In 1992, between 70 per cent and 80 per cent of heroin addicts in Frankfurt had HIV. Now only 18 per cent have HIV. The numbers of homeless people have decreased. There has also been a decrease in crime over the past decade with break-ins to cars down by 30 per cent and robberies down by 20 per cent.

One of the more pleasing aspects of the debate is that discussion of our drugs problem is now on the agendas of the Prime Minister, Premiers and Chief Ministers as well as Health and Police Ministers. The Premiers’ Conference of April 1999 devoted a large part of the agenda to the discussion of alternative options and the Commonwealth Government offered additional funding for these programs.

With a couple of exceptions, it developed a useful set of guidelines for progressing a national approach to illicit drug use. Heads of governments agreed to work together to make a new investment in prevention, early intervention, education and the diversion of drug users to counselling and treatment.

The states and territories agreed to strengthen their attack on drug pushers and their responses to drug use within schools and noted the importance of education in preventing growth in illicit drug use and existing school-based initiatives.

The Commonwealth is to provide resources to increase the capacity of schools and school communities to respond to illicit drug use. Heads of governments also agreed to work together to put in place a new nationally consistent approach to drugs in the community. The ACT Government supports additional diversionary mechanisms for people confronting the criminal justice system because of drug-related crime.

There are only limited additional funds and they will not achieve the substantial expansion of treatment programs that the Commonwealth appears to think are necessary. The ACT will examine priorities for treatment funding, highlighting the best opportunities for diverting people who are drug dependent.

The Premiers’ Conference noted that drug use in prisons is common and a large proportion of prisoners are in jail for drug-related crime. The states and territories agreed to develop and fund programs to intercept the supply of drugs to prisons and be tough on dealers within prisons; and to develop and trial diversionary treatment programs within the jail system so that dependent users can break their addiction.

The ACT Government supports the Commonwealth’s commitment to making alternative treatments more readily available. The Commonwealth will fast-track consideration of listing naltrexone on the Pharmaceutical Benefits Scheme.
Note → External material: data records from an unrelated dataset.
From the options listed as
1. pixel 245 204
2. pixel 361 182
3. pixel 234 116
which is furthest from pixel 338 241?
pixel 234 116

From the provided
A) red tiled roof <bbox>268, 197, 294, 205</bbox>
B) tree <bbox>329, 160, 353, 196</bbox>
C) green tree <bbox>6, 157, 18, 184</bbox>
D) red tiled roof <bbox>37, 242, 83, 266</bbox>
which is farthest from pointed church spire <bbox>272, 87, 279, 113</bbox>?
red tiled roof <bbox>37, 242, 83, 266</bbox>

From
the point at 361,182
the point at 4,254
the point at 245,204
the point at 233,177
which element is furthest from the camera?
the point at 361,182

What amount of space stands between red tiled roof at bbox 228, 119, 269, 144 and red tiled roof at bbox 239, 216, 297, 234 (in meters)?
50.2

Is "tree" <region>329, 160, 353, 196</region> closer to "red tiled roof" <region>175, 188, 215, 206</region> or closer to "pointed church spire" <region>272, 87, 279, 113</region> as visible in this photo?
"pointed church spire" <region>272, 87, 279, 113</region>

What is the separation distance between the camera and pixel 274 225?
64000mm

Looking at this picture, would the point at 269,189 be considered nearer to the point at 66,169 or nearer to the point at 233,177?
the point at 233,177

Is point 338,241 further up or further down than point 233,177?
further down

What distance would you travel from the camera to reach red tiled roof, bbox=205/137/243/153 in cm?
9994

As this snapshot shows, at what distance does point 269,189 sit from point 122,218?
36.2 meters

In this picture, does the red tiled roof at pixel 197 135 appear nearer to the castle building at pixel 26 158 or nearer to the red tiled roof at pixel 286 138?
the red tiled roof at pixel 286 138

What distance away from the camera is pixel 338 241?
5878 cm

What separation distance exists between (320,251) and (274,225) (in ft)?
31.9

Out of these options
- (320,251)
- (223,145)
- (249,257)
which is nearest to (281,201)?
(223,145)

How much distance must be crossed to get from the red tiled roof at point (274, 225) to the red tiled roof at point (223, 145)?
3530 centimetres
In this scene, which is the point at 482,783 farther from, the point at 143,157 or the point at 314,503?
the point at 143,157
While this is a step forward, naltrexone is not a cure-all and there are other pharmacological treatments which are worthy of consideration and Commonwealth support.

One of the most important things to emerge from the Premiers' Conference is the commitment to a partnership approach. The Commonwealth, states and territories have agreed to work together to better manage the issue of illicit drugs. This means carefully drawn, explicit and practical links between education, law enforcement and treatment efforts at all levels of government and the wider community. The ACT will respond to this challenge. I will be working with my ministerial colleagues to develop practical ways to both improve the situation for drug-dependent people in the ACT, and to reduce the number of such people.

Kate Carnell has been the Chief Minister of the Australian Capital Territory since 1995. She is the most successful female political leader in Australian history having won two successive elections in 1995 and 1998. Her government commissioned a study into the feasibility of a heroin trial in the ACT in 1995 and she has made a significant contribution to the policy debate since then.